3 Replies Latest reply on Dec 12, 2012 4:07 PM by keithbuck

    Updating Flash Player takes too many steps

    keithbuck

      So, you've gotten an Adobe Flash Player update.  Here's what happens:

      1) The updater notifies you next time you log in to your computer.  Do you leave your computer logged in all the time?  Tough luck for you, hopefully there aren't any vulnerabilities in your old version of flash.

      2) You notice the update and click "download".  Instead of downloading it, the updater opens your default browser and takes you to the Flash Update page.

      3) On the landing page in your browser, you confirm that you do, in fact, want to update Flash.  BUT WAIT! you also must remember to uncheck the McAfee bundled junk checkbox.

      4) You download an update executable.

      5) It turns out that the update executable just... downloads the actual update itself!  You wait for it to download and install.

      6) The updater is finished.  It launches a page in your default browser to tell you Flash is updated.

      7) Somehow, swapping out the old version of Flash freezes your browser for a couple minutes.

      8) Finally, the "you have successfully updated Flash" page displays.

       

      This is utterly terrible.  Do you have me go through this workflow only for the off-chance I might accidentally install McAfee?  I don't get it.  I would have actually preferred the old, slightly-buggy updater that would do the update downloading itself to this, even though I got bit a few times by accidentally pressing "download" before being connected to the network.

       

      Operating system: Windows 7 Ultimate 64-bit, service pack 1.

      Web browser: Firefox 17.0 Beta.

      Flash player version: 11.5.502.110 (this is the one that was just installed, not the version prior to updating)

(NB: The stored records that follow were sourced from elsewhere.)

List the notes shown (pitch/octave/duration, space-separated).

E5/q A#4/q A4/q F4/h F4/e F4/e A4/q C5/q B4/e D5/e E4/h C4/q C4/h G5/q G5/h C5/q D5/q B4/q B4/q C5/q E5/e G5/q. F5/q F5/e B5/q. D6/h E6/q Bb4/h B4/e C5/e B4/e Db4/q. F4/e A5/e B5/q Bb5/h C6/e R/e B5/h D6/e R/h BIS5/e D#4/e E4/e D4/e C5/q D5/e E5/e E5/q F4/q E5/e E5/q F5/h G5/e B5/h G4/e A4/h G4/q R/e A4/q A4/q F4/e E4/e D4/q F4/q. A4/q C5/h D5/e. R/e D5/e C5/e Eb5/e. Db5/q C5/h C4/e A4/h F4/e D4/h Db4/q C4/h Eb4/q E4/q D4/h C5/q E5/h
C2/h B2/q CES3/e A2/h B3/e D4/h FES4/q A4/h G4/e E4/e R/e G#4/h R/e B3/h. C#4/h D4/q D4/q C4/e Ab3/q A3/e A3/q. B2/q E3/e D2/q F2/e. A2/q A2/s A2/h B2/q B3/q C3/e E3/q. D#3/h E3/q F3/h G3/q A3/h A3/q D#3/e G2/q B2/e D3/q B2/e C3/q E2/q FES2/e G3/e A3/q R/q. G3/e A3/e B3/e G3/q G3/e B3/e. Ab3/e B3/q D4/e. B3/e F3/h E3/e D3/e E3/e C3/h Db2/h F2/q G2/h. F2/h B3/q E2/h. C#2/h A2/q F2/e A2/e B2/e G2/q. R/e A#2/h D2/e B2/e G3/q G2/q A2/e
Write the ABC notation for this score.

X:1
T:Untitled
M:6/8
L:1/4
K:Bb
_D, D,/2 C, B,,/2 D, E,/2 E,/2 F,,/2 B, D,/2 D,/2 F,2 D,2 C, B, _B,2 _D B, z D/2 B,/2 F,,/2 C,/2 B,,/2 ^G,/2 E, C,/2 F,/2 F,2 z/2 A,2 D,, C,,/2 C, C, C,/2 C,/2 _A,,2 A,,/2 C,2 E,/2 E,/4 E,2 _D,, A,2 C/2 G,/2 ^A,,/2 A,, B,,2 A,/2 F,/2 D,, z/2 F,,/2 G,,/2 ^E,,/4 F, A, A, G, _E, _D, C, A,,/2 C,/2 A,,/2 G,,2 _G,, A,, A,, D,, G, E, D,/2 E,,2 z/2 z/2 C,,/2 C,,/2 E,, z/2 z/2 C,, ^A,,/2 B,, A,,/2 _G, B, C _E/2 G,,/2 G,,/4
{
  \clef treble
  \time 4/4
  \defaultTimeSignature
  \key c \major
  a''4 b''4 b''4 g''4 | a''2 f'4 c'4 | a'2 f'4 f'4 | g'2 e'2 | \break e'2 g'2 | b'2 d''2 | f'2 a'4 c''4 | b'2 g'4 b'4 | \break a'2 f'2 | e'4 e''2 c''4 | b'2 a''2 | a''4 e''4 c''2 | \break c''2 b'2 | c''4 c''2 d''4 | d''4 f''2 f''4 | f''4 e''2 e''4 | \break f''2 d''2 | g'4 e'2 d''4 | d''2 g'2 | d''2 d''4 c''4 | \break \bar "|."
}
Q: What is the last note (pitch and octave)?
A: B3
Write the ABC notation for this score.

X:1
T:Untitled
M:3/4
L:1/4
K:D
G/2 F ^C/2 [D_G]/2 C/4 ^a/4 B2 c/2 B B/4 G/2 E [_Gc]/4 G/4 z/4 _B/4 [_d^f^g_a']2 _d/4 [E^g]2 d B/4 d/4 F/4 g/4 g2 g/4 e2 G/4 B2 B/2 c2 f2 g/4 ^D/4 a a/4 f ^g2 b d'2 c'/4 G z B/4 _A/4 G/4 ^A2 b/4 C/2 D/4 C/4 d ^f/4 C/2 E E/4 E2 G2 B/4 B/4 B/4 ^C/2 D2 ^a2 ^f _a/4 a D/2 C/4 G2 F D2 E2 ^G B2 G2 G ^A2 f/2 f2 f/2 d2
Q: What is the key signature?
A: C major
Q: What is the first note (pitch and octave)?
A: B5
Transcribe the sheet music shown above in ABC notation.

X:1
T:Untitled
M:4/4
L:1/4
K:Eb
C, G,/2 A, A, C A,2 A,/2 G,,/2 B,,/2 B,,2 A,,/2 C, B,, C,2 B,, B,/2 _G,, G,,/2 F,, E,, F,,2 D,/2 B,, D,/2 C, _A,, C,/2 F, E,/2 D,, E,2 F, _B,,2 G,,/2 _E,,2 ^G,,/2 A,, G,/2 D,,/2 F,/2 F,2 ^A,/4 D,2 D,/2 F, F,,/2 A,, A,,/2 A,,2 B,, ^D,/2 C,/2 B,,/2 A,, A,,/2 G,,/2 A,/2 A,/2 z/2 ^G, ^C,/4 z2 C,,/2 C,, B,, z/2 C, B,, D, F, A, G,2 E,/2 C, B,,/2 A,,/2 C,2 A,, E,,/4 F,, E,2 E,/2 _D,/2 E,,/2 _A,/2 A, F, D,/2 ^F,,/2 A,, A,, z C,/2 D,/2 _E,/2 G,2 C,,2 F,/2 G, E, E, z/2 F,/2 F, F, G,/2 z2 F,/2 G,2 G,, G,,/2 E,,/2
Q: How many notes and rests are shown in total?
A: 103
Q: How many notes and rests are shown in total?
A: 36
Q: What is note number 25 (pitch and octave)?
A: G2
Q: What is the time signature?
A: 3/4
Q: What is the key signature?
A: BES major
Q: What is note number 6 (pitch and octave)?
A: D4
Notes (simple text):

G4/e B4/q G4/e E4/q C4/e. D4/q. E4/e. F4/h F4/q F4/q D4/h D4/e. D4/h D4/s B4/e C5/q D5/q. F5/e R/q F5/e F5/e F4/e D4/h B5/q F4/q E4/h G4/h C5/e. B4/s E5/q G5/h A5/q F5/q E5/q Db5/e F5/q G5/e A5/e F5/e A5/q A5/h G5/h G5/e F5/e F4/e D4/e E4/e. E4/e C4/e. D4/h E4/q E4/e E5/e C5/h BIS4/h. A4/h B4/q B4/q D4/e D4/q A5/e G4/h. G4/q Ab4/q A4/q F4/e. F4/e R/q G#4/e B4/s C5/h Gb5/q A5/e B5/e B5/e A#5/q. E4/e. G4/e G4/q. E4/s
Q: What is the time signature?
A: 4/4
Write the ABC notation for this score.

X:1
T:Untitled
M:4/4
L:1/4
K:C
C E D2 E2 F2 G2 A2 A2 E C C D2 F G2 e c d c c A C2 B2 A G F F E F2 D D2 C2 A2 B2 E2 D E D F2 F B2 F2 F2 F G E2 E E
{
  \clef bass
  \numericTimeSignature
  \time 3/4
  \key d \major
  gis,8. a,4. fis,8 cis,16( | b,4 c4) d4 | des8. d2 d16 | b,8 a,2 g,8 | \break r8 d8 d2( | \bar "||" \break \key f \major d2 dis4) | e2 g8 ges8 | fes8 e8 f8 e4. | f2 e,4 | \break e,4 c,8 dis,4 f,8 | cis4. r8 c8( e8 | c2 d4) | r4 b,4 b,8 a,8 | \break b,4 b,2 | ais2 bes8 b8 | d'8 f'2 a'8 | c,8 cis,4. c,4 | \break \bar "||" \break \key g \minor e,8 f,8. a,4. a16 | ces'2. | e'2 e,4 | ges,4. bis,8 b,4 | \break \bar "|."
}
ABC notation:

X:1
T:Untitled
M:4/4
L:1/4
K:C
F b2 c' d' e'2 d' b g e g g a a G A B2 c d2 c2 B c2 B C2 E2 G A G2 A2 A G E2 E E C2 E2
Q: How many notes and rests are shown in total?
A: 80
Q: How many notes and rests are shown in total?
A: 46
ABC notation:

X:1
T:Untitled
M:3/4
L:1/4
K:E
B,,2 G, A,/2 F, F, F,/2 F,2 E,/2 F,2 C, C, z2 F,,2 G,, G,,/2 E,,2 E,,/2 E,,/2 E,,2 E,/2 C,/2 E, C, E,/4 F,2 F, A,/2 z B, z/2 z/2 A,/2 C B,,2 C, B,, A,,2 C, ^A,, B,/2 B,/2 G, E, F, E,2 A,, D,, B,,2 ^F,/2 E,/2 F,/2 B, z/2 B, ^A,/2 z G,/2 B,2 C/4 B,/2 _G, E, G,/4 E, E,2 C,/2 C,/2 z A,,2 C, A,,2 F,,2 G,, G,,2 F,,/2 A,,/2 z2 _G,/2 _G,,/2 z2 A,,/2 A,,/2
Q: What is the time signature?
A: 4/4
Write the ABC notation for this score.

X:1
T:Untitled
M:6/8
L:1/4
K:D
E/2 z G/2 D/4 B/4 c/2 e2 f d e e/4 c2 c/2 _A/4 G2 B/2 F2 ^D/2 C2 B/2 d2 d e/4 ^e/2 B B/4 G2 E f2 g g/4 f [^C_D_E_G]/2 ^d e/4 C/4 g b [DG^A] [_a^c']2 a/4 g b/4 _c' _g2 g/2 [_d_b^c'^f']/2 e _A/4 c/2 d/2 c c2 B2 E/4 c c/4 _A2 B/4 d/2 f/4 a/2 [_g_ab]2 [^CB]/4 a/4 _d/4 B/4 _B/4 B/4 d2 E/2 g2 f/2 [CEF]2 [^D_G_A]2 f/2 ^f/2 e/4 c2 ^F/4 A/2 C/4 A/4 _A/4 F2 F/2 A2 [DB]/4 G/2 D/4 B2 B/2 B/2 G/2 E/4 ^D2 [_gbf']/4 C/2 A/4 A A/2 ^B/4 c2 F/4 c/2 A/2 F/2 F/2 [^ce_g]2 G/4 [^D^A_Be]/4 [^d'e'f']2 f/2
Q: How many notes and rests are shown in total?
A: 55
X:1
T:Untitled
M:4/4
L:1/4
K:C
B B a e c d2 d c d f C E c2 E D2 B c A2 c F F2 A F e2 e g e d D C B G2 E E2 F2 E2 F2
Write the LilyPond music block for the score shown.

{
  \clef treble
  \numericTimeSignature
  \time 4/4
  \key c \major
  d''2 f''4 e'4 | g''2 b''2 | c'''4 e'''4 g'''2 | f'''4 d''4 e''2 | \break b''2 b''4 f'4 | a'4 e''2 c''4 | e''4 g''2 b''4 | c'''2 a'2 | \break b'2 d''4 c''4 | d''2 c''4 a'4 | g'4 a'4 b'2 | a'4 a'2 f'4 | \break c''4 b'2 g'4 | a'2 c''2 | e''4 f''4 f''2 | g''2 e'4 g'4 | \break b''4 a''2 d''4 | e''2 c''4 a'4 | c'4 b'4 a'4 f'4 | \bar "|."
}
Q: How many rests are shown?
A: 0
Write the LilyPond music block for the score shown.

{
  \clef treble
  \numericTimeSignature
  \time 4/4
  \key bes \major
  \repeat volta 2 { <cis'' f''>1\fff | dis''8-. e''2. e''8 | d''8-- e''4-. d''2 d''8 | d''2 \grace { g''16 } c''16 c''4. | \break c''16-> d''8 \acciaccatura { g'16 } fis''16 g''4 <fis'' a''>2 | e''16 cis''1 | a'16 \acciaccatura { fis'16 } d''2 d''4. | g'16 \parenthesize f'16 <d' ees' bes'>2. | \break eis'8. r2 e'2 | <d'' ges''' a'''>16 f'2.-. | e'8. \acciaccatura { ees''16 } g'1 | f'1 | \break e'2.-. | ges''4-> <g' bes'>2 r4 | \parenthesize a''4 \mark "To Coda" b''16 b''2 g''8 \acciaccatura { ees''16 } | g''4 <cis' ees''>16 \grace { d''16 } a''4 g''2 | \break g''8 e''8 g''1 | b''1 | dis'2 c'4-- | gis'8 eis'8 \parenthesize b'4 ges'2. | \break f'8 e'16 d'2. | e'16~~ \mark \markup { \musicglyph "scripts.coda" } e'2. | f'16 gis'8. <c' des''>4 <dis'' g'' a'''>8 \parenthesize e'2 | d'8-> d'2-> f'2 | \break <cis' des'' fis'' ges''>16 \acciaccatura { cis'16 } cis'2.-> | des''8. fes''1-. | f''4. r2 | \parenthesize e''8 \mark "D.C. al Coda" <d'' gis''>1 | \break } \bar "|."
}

        • 1. Re: Updating Flash Player takes too many steps
          keithbuck Level 1

          Here's my wishlist for improvement on this frontier:

           

          • When Flash knows there's an update, have it download it in the background automatically.  I assume it's already checking for updates in the background since it always mysteriously knows whether one exists next time I log in, even if I'm not yet connected to the network.
          • If the update is urgent (e.g. it contains a security patch for an exploit already being exploited in the wild), notify the user immediately.  It's worth the interruption to avoid being infected by malware.
          • If the update isn't urgent, it can wait until they next log in to be applied.
          • An option to allow updates to be installed on login without prompting would be pretty cool (and it should be fairly easy if the "download the update in the background" suggestion is taken).
          • Don't have any landing page.
          • Don't bundle McAfee with Flash updates.  It's somewhat reasonable to try to bundle it with the initial Flash download, but prompting to install it every time someone updates Flash is very annoying.  If I didn't want it when I originally installed, it's unlikely I want it now.
          • Consider putting some time into investigating why swapping out the version of Flash currently installed freezes Firefox for a couple minutes.  Swapping it out is cool, but to be honest, it would be quicker for me to restart Firefox than wait a couple minutes for it to un-freeze.
          • 2. Re: Updating Flash Player takes too many steps
            pwillener Level 8

            For me, most of the time I do not want to wait for the automatic update.  When I know that an update is available I...

            1. go to http://helpx.adobe.com/content/help/en/flash-player/kb/installation-problems-flash-player- windows.html#main-pars_header and download the installers
            2. open Windows Explorer and run the downloaded installers

             

            Two steps, and no bundled software.

            • 3. Re: Updating Flash Player takes too many steps
              keithbuck Level 1

              Thanks for this suggestion - you're right, this is a much better installation/update experience.